Kiniry believes ``the opportunity exists for half-a-million pairs in the U.S. alone within three to five years,'' with about 40 percent of that being for products in the $100 price range. North America — for which Tubbs claims nearly a 45 percent market share — accounts for about one-third of global demand for such products.
Tubbs in 1906 started offering wood snowshoes with laced rawhide decking, and eight years ago introduced metal-framed shoes with a thermoplastic sheet decking made of nylon 12. In 1996 it brought out models with PVC-coated nylon decking, but plans to replace the PVC-coated shoes with the new RIM products, which Kiniry described as ``twice the shoe.''
Milfoam President Doug Pfenninger said, ``What's really neat about it is the utilization of RIM [polyurethane] as a membrane,'' which improved all the necessary properties of a snowshoe while adding structural strength. ``You really couldn't mold this product at these wall thicknesses with any other process other than RIM.''
But the real production savings come in reduced post-molding and assembly operations. The Tubbs snowshoes with thermoplastic decking require insertion of some 15-20 rivets to attach the die-cut sheet to the aluminum frame. Use of Bayer Corp.'s Bayflex 110-25 elastomeric urethane RIM system to encapsulate most of the frame in a single, 15-second shot, eliminates the need for those rivets.
``One of our goals was to cut the labor required to produce a snowshoe,'' said Tubbs research and development engineer Francis Mahoney.
Each new RIM shoe requires only 15-20 minutes of hand finishing, compared with the hour needed for riveted models.

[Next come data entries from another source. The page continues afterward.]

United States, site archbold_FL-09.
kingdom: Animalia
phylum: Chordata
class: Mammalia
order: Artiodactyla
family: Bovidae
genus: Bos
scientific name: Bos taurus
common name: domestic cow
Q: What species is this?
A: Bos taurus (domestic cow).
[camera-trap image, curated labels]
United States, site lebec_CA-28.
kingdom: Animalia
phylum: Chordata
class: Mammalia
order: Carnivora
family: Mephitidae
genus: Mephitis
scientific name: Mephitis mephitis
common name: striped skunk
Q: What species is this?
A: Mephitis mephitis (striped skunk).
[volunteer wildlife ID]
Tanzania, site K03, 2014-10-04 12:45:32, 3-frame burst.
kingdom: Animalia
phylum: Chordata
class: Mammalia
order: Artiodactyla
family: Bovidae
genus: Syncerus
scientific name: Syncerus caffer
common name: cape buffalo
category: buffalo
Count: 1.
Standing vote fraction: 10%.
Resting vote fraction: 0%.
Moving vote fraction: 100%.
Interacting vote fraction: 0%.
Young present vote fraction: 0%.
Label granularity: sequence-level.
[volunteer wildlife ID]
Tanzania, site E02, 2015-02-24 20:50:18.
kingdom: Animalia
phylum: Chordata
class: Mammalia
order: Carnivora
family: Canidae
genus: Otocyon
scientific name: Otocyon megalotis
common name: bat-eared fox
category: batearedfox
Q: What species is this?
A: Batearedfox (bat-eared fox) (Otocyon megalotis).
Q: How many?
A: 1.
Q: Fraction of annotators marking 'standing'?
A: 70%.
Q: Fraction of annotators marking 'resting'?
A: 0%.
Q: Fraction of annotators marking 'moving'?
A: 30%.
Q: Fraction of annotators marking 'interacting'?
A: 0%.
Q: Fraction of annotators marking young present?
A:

The only negative is that, at 5.1 pounds per pair, the shoes are a couple pounds heavier than their predecessor, Kiniry said. Though this is a bigger issue in consumer perception than in performance, he said, ``We need to find ways, working with Bayer, to use fillers to get the weight down.''
Milfoam inserts the tubular aluminum frame into a machined aluminum mold, and shoots the liquid PU into the mold where it quickly cures into wall thicknesses of three-quarters of an inch down to 0.115 inch. The toe axle, a drawn aluminum alloy, is molded into the urethane, as are the tirelike treads on the bottom of the snowshoe.
At full production, which began last November, Milfoam can do about 140 shots in an eight-hour shift, said Pfenninger, whose 40-employee firm generates about $2 million in sales annually.
Mahoney said Tubbs has applied for a patent on the encapsulation process as it relates to this product.
The biggest production challenge, meanwhile, had to do with lack of uniformity of the tubular frames. ``We went through two or three sources, and ended up with a source in Canada,'' Pfenninger said, noting that the nominal thicknesses of the PU material offer virtually no margin for variation in the specifications of the bent frame.
Once the molding cycle is done, Tubbs has only to add the binding assembly with four rivets and brand the shoe using hot stamping.
Among Tubbs' objectives for this product were long-term durability and flexibility at very low temperatures.
Engineer Mahoney had his own, unique methods for testing the products for these properties. For one, he strapped 20-pound weights onto four different showshoe models and dragged them behind his pickup truck for a mile over Vermont's gravel roads. The Trekker PU shoe proved the most durable by far.
Then, to test the urethane's low-temperature performance, Mahoney stashed some Trekker snowshoes in freezers for three days at minus 40° F, then beat on them with a hammer. They passed the test.
Plastics News, in conjunction with the Great Falls, Va.-based Industrial Designers Society of America, sponsored the new award, which is to be presented annually at the Structural Plastics Division meeting. The award, featuring interlocking arches of clear, cast plastic and anodized, machined aluminum on a laser-etched aluminum base, was manufactured by General Pattern Inc. of Blaine, Minn.